> _ASSIGNED TASK_:
Every picture should be left out, but the lines below must be repeated exactly.

> _COLLECTED DATA_:
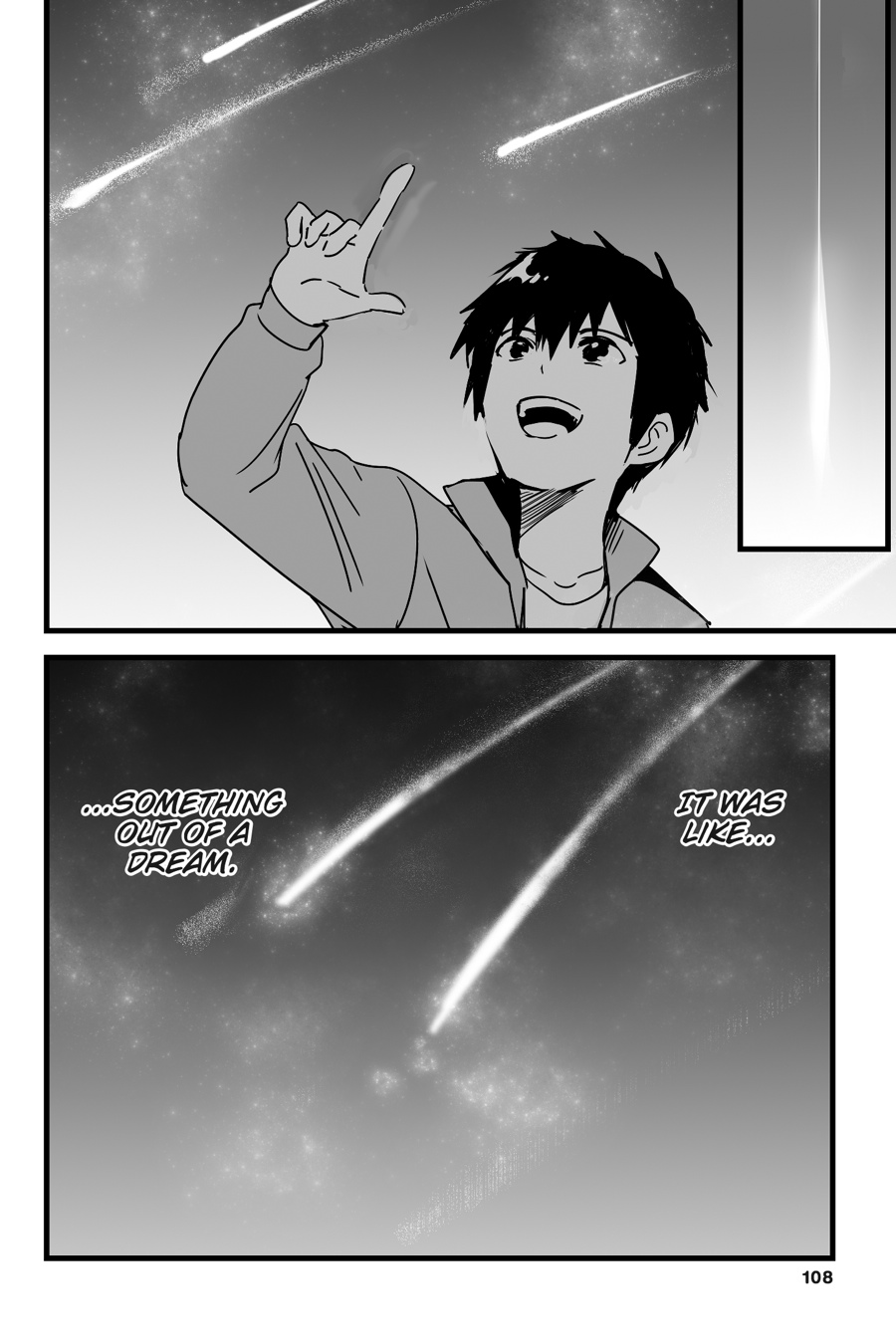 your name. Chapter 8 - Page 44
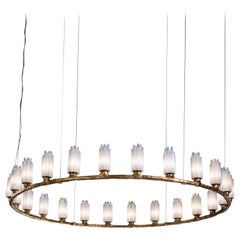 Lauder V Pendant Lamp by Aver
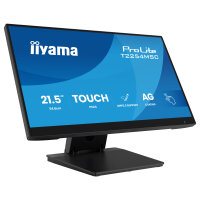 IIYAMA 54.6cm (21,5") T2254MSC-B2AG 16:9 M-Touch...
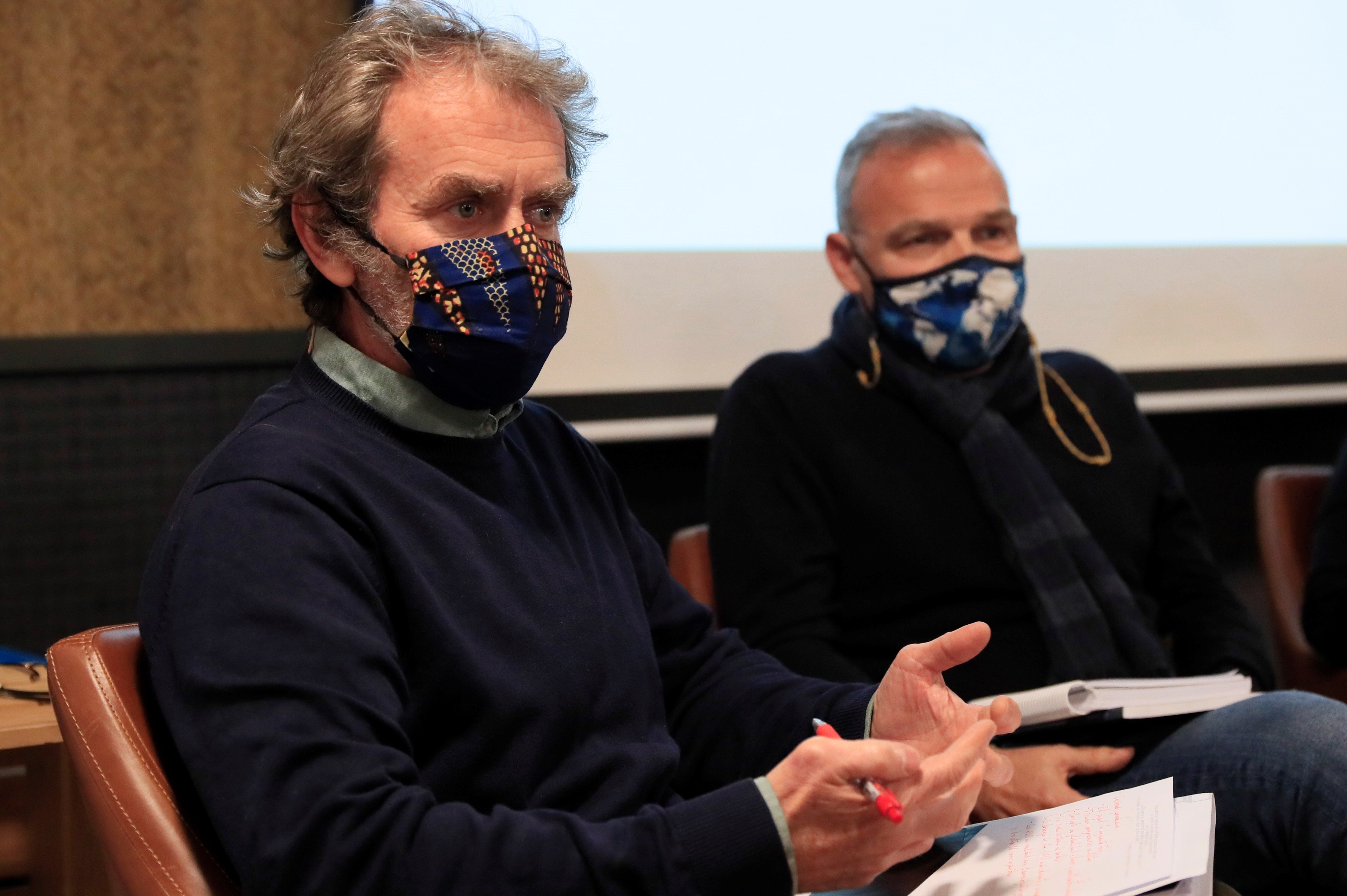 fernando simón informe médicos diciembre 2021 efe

> _PROBLEM SOLUTION_:
 your name. Chapter 8 - Page 44
 Lauder V Pendant Lamp by Aver
 IIYAMA 54.6cm (21,5") T2254MSC-B2AG 16:9 M-Touch...
 fernando simón informe médicos diciembre 2021 efe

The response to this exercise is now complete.